First, it was Chrome Apps. Now, it seems that Chrome browser extensions are the next targets of Google’s Chrome Web Store cleanup. While extensions aren’t going away completely, there might be a great culling in the coming months all the way to February next year when Google completely disables its built-in payment system that would force paid Chrome extensions to use their own payment system or, more likely, to disappear or die out.
Browser extensions were once a point of pride for the likes of Chrome and Firefox but, of late, they have become liabilities more than assets. That’s especially the case when mobile versions of the browsers don’t even support some of the most popular extensions, which further makes them look less appealing.
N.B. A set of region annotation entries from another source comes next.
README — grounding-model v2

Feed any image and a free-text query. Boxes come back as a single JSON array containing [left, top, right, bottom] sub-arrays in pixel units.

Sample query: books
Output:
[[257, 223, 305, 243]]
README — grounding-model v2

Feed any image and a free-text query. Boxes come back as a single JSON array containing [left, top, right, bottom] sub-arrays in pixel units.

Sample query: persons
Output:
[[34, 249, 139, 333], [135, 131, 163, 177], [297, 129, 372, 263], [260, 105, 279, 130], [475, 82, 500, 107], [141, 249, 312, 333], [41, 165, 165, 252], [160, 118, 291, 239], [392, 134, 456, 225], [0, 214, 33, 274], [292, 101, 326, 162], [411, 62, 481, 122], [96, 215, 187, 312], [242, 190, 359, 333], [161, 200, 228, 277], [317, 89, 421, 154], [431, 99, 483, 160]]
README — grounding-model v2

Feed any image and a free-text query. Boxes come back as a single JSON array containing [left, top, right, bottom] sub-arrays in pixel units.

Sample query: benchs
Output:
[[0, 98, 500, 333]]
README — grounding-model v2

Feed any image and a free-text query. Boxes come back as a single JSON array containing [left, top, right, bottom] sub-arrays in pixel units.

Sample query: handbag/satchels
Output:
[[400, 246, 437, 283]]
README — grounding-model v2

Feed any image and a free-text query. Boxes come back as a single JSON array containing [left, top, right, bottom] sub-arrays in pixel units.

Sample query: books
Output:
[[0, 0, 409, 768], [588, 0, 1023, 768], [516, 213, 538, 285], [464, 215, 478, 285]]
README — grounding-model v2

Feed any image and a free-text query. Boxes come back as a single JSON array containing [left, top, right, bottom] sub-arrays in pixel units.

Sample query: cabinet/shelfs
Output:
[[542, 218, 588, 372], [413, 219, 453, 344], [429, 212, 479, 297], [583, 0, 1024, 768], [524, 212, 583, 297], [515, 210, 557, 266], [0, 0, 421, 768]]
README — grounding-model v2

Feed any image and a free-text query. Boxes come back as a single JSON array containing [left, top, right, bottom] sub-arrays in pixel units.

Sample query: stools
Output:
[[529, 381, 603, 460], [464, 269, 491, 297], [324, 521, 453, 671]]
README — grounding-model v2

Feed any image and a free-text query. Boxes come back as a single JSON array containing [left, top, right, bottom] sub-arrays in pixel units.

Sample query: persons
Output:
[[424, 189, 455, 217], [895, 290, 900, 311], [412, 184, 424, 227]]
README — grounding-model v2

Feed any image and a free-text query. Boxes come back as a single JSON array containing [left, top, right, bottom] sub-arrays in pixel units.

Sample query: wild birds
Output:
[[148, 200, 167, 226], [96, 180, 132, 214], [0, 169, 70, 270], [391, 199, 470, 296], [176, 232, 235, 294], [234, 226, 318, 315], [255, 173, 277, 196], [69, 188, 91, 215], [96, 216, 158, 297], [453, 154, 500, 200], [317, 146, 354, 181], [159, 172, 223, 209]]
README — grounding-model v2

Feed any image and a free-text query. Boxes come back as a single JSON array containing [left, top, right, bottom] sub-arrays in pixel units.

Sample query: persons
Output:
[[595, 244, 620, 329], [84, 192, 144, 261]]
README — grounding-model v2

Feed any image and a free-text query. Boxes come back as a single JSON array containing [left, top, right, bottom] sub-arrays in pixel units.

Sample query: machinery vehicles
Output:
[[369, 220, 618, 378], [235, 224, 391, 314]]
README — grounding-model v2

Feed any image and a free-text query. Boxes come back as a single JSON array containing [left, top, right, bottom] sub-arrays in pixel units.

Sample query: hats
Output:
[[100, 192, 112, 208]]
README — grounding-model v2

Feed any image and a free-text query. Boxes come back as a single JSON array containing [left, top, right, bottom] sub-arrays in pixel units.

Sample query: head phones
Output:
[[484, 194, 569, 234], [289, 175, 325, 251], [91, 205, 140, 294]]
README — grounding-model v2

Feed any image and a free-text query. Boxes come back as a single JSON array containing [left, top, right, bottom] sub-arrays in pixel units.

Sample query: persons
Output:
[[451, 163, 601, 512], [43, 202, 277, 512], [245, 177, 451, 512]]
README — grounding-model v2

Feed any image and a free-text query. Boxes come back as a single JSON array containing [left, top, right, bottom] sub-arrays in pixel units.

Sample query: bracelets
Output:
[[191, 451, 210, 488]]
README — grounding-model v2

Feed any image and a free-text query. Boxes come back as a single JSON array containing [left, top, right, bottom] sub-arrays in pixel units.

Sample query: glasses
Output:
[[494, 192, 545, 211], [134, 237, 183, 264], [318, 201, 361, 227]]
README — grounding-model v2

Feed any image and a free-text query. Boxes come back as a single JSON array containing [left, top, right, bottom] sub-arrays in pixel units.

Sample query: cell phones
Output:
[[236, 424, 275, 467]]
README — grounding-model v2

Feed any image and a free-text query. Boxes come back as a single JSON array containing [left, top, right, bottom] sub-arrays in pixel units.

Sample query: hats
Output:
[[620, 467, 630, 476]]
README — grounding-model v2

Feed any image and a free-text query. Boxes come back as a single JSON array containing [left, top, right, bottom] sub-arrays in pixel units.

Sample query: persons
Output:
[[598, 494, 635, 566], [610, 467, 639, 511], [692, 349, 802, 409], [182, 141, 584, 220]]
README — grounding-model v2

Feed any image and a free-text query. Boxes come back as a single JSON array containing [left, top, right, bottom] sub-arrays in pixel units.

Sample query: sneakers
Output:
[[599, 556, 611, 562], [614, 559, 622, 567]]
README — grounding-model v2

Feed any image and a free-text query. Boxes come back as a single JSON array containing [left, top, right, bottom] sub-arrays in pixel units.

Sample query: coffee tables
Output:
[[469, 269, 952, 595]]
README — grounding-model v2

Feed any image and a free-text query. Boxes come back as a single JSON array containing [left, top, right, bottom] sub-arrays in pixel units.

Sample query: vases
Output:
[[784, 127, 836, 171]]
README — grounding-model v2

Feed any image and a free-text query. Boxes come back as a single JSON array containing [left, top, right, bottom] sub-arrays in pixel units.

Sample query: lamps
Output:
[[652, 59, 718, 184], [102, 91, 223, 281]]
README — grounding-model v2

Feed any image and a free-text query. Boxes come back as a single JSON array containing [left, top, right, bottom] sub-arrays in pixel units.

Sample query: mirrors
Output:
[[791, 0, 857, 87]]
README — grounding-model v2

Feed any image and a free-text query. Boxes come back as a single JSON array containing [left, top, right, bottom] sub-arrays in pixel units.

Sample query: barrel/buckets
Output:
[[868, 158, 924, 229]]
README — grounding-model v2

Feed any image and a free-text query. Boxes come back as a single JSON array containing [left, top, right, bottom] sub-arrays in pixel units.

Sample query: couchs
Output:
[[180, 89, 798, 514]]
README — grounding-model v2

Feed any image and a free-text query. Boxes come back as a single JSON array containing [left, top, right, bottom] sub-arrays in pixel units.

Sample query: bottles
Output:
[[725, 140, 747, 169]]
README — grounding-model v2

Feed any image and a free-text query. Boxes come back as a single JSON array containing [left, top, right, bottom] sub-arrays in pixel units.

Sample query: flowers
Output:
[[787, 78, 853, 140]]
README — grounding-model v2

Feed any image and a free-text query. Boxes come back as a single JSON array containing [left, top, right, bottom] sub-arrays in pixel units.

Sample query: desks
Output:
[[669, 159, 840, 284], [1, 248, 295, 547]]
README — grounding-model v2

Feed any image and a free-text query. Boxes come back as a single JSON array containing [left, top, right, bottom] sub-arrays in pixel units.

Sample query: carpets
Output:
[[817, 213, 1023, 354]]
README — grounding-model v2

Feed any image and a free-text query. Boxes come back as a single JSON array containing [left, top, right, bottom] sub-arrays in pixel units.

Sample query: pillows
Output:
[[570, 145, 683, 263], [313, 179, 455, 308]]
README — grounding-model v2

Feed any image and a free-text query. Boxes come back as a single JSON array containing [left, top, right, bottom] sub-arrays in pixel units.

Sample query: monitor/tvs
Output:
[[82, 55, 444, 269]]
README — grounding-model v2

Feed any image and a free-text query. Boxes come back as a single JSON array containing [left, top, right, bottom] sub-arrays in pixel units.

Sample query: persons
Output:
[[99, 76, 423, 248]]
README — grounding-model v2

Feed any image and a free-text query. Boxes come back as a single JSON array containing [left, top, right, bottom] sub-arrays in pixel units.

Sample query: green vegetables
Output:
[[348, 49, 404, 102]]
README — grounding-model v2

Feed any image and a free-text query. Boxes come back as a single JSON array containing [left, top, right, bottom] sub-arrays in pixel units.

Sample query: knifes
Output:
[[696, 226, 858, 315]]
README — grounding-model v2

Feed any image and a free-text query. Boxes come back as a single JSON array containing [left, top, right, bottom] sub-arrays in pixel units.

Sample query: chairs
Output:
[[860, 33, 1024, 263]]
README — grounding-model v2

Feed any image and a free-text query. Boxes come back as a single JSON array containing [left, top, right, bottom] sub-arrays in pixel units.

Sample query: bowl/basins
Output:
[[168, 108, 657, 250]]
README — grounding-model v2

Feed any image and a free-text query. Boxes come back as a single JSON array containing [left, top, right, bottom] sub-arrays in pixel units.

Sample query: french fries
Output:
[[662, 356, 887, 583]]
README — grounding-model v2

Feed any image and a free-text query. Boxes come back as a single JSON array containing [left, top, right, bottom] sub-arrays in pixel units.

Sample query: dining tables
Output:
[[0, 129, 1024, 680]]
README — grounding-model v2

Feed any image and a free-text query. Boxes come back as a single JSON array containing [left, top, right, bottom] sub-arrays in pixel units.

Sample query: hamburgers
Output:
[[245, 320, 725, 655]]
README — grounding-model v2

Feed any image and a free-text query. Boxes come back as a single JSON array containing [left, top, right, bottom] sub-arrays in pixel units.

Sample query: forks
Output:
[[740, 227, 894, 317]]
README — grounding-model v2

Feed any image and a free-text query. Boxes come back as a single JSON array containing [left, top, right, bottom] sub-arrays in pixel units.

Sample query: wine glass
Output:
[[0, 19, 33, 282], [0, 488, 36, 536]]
Save for a few notable ones, particularly those for ad-blocking or password management, extensions have largely gone out of fashion over the past years.
The situation may have been worse for Chrome extensions you had to pay for, which may surprise many users that don’t even know they exist. That may have been the case to the point that Google has decided it was pointless to continue supporting the Chrome Web Store’s payment system which could be used as a vector of attack for hacking the store.
To be clear, Google isn’t killing off paid Chrome extensions completely but that may very well be the end result. What it is technically doing is shutting down the payment system used by developers of these extensions, forcing them to look for their own payment solutions to use. Unless they’re a big developer or have a popular extension, however, they might simply be forced to put up the extension for free or remove them entirely.
Developers have until February 1 next year to make the necessary arrangements, though free trials will already be disabled by December 1. Google itself says that the Web has come a long way since the Chrome Web Store launched and this move could see a culling of many paid but abandoned extensions in the process. It also makes extension development look less attractive from a business point of view and eventually kill off that market entirely.